#### [Dataset rows]
● ● ● ● ●
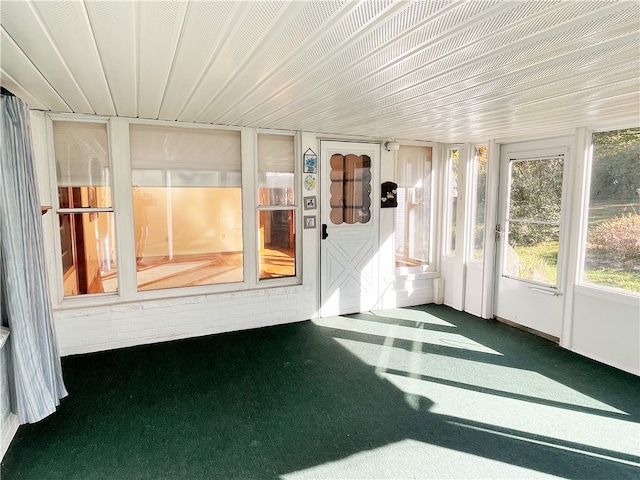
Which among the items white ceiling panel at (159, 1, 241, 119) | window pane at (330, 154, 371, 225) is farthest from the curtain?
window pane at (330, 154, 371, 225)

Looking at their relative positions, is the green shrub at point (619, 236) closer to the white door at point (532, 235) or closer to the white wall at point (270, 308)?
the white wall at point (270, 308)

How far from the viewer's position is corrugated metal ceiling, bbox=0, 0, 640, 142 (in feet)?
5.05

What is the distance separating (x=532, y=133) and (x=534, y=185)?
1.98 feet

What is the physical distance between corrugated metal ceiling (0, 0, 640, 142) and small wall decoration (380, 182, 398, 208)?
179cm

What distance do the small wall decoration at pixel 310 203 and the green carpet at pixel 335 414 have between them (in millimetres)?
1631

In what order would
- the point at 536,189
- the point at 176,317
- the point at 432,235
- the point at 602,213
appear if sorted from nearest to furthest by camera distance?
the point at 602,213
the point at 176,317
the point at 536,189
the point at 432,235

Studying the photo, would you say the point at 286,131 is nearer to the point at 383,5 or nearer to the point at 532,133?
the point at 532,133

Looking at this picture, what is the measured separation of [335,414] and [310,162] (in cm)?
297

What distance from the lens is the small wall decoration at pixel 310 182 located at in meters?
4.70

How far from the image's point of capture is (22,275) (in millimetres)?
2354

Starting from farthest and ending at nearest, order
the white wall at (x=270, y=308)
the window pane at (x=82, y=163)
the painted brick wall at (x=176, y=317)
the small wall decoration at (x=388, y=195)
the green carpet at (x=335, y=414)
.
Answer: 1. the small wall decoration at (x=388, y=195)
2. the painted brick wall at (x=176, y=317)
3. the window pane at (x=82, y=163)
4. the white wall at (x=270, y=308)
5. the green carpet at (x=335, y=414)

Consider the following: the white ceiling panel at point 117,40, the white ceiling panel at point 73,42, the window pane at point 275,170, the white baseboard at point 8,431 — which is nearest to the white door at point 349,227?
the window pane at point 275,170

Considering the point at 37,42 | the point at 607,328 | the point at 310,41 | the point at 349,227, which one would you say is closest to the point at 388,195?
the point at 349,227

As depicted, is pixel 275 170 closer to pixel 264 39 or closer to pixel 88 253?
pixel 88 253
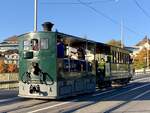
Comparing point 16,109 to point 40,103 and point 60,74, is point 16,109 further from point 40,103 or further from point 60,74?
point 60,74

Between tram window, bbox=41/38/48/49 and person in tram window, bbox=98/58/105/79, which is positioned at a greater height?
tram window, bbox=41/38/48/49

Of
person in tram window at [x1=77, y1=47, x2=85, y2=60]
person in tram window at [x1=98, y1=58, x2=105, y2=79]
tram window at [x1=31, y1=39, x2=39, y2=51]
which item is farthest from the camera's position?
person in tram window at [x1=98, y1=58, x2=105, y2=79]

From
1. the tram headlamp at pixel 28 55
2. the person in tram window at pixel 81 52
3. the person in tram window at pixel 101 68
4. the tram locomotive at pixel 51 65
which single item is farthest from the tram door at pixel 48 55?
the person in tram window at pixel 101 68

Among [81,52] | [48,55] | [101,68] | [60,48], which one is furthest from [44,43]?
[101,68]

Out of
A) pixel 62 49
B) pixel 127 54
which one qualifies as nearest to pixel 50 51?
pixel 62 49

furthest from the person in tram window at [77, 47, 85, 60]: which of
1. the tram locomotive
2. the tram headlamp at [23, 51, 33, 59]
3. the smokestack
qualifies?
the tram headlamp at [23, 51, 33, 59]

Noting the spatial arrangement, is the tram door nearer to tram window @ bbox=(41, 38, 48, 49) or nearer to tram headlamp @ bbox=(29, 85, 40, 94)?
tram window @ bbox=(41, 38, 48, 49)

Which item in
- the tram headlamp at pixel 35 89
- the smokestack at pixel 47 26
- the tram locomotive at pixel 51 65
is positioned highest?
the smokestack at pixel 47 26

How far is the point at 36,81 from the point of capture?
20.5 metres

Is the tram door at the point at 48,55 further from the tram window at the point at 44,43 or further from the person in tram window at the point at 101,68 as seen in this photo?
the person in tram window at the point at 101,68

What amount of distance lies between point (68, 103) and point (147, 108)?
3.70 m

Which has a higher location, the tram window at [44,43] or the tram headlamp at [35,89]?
● ● ● ● ●
#### [Problem details]
Reproduce verbatim every line from the one containing "Which item in" down to the final line above, including both.

#### [Solved exercise]
Which item in
- the tram headlamp at pixel 35 89
- the smokestack at pixel 47 26
- the tram locomotive at pixel 51 65
is positioned highest?
the smokestack at pixel 47 26

How far is the point at 36,81 from the point of capture?
20.5 metres

Is the tram door at the point at 48,55 further from the tram window at the point at 44,43 or further from the person in tram window at the point at 101,68 as seen in this photo?
the person in tram window at the point at 101,68

What amount of distance lies between point (68, 103) and point (147, 108)?
3.70 m

Which has a higher location, the tram window at [44,43] or the tram headlamp at [35,89]?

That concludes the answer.